— START Excerpt provided —
It represented a game in which each and every individual contributed from beginning to end; in which every ounce of honest effort in the first half was matched by a display of total confidence and quality in the second. It was total rugby. Even the final five minutes, when the game was well and truly won, were as impressive as the corresponding period at the start.
Factor in a third quarter that was as close to rugby perfection as you could hope for, and you've got the drift.
You reap what you sow and by matching the fired-up Italians everywhere, not least in the much-hyped scrum, we paved the way for the uninhibited quality we witnessed in a 27-point second-half extravaganza.
Only in the driving maul did we struggle for parity in the opening period, but even their most potent weapon on the day was negated after the break.
The benefits of Eden Park and that extraordinary victory over the Wallabies are now kicking in. Confidence is clearly spreading in a group that had rightly been pilloried for its slowness in coming out of the blocks.
We demanded brain over brawn in varying the angle and point of attack and we got it in abundance, with forwards cleverly interlinking with soft hands and subtle changes of direction that bit further away from the breakdown.
Moreover, the indiscipline, which was such an obvious and costly problem in the spring, has now been addressed in the most practical way.
We will deal with the biggest clash in Irish/Welsh rugby history in the coming days, but for now let us bask in a professional job incredibly well done. We didn't just beat Nick Mallet's well-tutored, highly motivated side, we positively pulverised them.
— END Excerpt provided —
→ **What to work on**
**A.** According to the rugby match report, in which area did the team struggle for parity in the opening period?
**B.** Carry the rugby match report forward, picking up after its final sentence.
— START Recorded data —
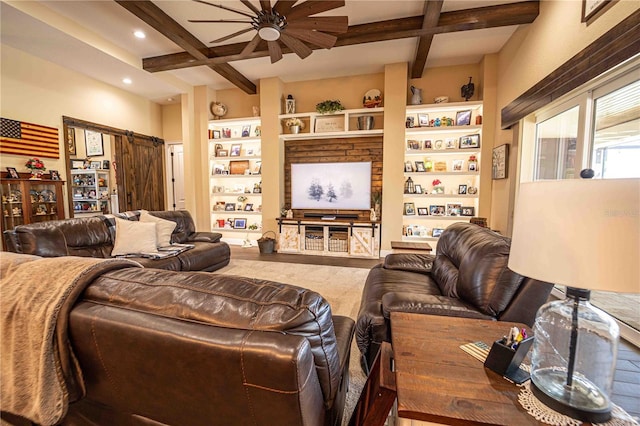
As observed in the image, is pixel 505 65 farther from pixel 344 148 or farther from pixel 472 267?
pixel 472 267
— END Recorded data —
→ **Exercise answers**
**A.** The driving maul.

**B.**
Our scrum was awesome, our lineout reliable and our work at the breakdown, both with the ball and without, was exemplary.
The work of the front-row at scrum time was exceptional. Here Mike Ross has been immense.
Given the appropriate platform, Stephen Ferris and Sean O'Brien wreaked havoc. We now have as good a back-row as any other team at this World Cup.
And while Ferris and O'Brien will garner the lion's share of praise for their broken field running, we cannot overlook the role being played by the under-fire Jamie Heaslip.
To that, add the key role played by Conor Murray. He is the essence of simplicity, a scrum-half who goes about his business in the most understated way.
One way or the other, we, like the Welsh, announced our credentials to the rest of the watching world. Our World Cup focus extends no further than Warren Gatland and co, but dare we dream to the French and English beyond that?
Who knows what lies in the fortnight ahead, but one thing is sure, we are now serious contenders for this World Cup.